Dile kolay, tam tamına 23 yıl boyunca (1922-45) İtalya’nın idaresinde söz sahibi olan faşist lider Benito Mussolini, bizzat kendi halkı tarafından 29 Nisan 1945’te linç edilerek öldürüldü.
(Bazı rivâyetlerde, ölmüş veya ölüm derecesinde iken, hanımı ile birlikte ayağından asıldığı da söyleniyor.)
Gerçeğin net bir ifadesi şudur ki: Savaşın (II. Dünya) birinci derecede suçlusu olarak ilân edilen Mussolini’nin âkıbeti pek fecî, pek vahim olmuştur.
Yegâne müttefikinin bu fecî âkıbetini haber alan Alman diktatör Adolf Hitler de, hemen bir gün sonra hanımıyla birlikte zehir içerek intihar ettiği haberi yayılır.
Bu iki diktatörden birinin linç edilerek, diğerinin ise zehir içerek ölümlü hale gelmesiyle, II. Dünya Savaşı da bitiş sürecine girmiş olur.
Geriye ise, insanlık tarihinin en dehşetli manzarası kalır: Harabeye dönmüş koca şehirler, milyonlarca aç, yaralı, sakat, perişan vaziyetteki insan ve bir tahmine göre asker-sivil 80-100 milyon civarında can kaybı...

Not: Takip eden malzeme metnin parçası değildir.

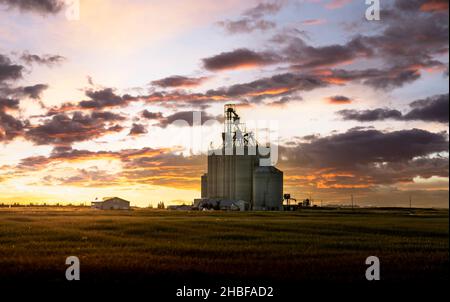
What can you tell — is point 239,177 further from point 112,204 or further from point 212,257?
point 212,257

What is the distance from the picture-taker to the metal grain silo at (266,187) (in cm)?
13412

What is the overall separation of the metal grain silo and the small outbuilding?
4702 cm

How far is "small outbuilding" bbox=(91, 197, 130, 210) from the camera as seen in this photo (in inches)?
6412

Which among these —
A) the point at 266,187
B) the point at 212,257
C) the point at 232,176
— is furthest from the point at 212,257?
the point at 232,176

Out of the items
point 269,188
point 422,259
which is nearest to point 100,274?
point 422,259

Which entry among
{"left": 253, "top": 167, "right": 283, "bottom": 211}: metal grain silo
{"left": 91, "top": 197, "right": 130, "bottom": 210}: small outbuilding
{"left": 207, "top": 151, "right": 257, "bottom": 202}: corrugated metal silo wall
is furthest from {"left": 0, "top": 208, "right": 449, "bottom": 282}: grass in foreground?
{"left": 91, "top": 197, "right": 130, "bottom": 210}: small outbuilding

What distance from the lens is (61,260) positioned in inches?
1125

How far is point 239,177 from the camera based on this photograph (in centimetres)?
13725

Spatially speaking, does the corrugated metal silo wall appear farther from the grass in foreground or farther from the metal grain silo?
the grass in foreground

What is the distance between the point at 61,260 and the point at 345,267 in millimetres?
13878

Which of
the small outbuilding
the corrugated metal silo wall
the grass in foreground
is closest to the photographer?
the grass in foreground

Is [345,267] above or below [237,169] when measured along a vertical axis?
below

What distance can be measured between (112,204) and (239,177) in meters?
45.4
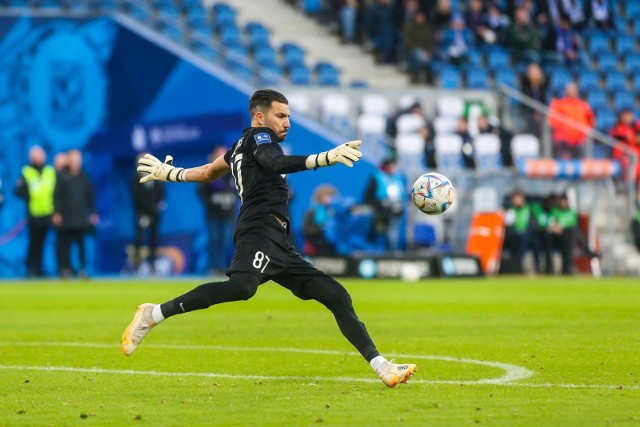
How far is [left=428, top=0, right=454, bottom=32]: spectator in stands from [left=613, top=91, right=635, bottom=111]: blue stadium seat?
4291 millimetres

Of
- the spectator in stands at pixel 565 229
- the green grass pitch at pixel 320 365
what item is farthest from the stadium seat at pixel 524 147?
the green grass pitch at pixel 320 365

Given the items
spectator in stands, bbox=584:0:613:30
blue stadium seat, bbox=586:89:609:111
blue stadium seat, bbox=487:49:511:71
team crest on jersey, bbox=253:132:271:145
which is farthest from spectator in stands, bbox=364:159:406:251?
team crest on jersey, bbox=253:132:271:145

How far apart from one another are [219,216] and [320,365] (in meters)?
17.0

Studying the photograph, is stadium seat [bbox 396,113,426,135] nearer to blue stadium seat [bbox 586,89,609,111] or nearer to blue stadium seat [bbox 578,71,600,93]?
blue stadium seat [bbox 586,89,609,111]

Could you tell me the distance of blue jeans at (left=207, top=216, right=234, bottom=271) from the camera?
26562 mm

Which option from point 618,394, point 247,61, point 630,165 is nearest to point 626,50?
point 630,165

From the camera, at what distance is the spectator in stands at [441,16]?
31.6 metres

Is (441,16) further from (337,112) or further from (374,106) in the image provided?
(337,112)

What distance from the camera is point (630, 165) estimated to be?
2717 centimetres

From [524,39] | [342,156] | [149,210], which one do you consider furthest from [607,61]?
[342,156]

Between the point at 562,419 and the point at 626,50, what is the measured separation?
28.1 metres

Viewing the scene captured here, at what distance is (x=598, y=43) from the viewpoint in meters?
33.5

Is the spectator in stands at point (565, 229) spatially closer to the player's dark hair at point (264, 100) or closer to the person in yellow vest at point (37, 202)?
the person in yellow vest at point (37, 202)

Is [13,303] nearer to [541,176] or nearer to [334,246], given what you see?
[334,246]
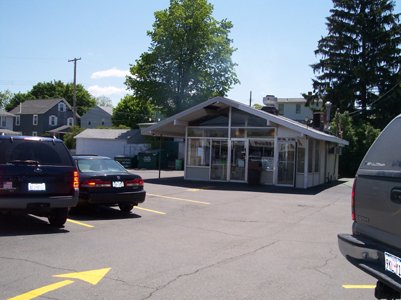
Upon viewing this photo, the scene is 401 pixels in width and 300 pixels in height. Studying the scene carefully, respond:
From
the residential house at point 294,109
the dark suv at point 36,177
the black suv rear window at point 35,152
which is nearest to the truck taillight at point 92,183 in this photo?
the dark suv at point 36,177

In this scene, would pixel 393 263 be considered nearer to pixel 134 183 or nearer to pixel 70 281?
pixel 70 281

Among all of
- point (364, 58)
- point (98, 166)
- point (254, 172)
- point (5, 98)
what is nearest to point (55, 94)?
point (5, 98)

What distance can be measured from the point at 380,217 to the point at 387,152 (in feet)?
2.34

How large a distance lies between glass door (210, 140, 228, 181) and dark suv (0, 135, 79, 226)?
12819 millimetres

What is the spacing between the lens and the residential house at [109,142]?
41.8 meters

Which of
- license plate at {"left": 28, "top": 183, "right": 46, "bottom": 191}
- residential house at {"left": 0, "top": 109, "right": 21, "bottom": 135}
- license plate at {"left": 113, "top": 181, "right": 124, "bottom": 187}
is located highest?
residential house at {"left": 0, "top": 109, "right": 21, "bottom": 135}

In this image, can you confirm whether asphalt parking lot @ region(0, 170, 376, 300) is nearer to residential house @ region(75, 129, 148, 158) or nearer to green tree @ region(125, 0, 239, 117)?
green tree @ region(125, 0, 239, 117)

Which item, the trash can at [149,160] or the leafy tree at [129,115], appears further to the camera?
the leafy tree at [129,115]

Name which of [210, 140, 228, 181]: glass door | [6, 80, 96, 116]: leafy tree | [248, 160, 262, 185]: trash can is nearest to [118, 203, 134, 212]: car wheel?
[248, 160, 262, 185]: trash can

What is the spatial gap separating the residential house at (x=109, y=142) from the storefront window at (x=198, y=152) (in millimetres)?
20701

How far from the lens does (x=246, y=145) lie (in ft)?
63.6

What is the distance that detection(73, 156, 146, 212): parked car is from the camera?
30.2 ft

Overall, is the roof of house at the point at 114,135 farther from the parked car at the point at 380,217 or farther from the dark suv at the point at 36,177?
the parked car at the point at 380,217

Evvelki savaşın aksine olarak, İslâm âlemi bu dehşet saçan kanlı boğuşmanın dışında kaldı. Avrupa’da ve sair yerlerdeki gayr-ı müslim topluluklar ise, Birinci Dünya Savaşı’nın belki on katı kadar telefat verdiler ve maddî olarak da zarar-ziyan gördüler.
***
Evet, II. Dünya Savaşı, dünya ve insanlık tarihinin en kanlı ve en yıkıcı hadisesi olarak kayıtlara geçti. Yaklaşık 6 sene süren (1939-45) bu savaşa aktif şekilde katılan ülkeler iki blok halinde karşı karşıya geldiler: Bir tarafta Almanya, İtalya ve savaşa sonradan katılan Japonya vardı.
Diğer tarafta ise, İngiltere, Rusya (SSCB), Fransa, Polonya ve yine sonradan savaşa katılan ABD vardı.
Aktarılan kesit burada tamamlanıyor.